THE TASK: Convert the items below into a Markdown table with the columns Row and Line. Number each line in the Row column and put its text in the Line column, omitting blank lines.
START
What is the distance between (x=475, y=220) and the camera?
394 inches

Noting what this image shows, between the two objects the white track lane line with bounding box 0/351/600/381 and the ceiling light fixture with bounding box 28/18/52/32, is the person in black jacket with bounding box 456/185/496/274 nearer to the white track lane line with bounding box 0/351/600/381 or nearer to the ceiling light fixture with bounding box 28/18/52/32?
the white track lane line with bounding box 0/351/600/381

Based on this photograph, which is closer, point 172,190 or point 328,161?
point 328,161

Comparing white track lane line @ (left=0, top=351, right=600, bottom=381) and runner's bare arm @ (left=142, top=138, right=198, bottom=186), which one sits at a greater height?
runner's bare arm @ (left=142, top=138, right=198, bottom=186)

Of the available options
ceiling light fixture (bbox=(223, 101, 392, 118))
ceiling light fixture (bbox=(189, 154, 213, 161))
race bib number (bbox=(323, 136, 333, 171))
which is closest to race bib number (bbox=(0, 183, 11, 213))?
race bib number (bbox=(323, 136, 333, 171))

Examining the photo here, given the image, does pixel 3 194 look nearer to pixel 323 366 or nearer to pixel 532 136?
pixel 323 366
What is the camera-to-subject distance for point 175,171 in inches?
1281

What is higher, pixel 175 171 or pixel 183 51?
END
THE RESPONSE:
| Row | Line |
|---|---|
| 1 | What is the distance between (x=475, y=220) and the camera? |
| 2 | 394 inches |
| 3 | Noting what this image shows, between the two objects the white track lane line with bounding box 0/351/600/381 and the ceiling light fixture with bounding box 28/18/52/32, is the person in black jacket with bounding box 456/185/496/274 nearer to the white track lane line with bounding box 0/351/600/381 or nearer to the ceiling light fixture with bounding box 28/18/52/32? |
| 4 | the white track lane line with bounding box 0/351/600/381 |
| 5 | Based on this photograph, which is closer, point 172,190 or point 328,161? |
| 6 | point 328,161 |
| 7 | Comparing white track lane line @ (left=0, top=351, right=600, bottom=381) and runner's bare arm @ (left=142, top=138, right=198, bottom=186), which one sits at a greater height? |
| 8 | runner's bare arm @ (left=142, top=138, right=198, bottom=186) |
| 9 | Of the available options |
| 10 | ceiling light fixture (bbox=(223, 101, 392, 118)) |
| 11 | ceiling light fixture (bbox=(189, 154, 213, 161)) |
| 12 | race bib number (bbox=(323, 136, 333, 171)) |
| 13 | which is closest to race bib number (bbox=(0, 183, 11, 213))? |
| 14 | race bib number (bbox=(323, 136, 333, 171)) |
| 15 | Examining the photo here, given the image, does pixel 3 194 look nearer to pixel 323 366 or nearer to pixel 532 136? |
| 16 | pixel 323 366 |
| 17 | What is the camera-to-subject distance for point 175,171 in inches? |
| 18 | 1281 |
| 19 | What is higher, pixel 175 171 or pixel 183 51? |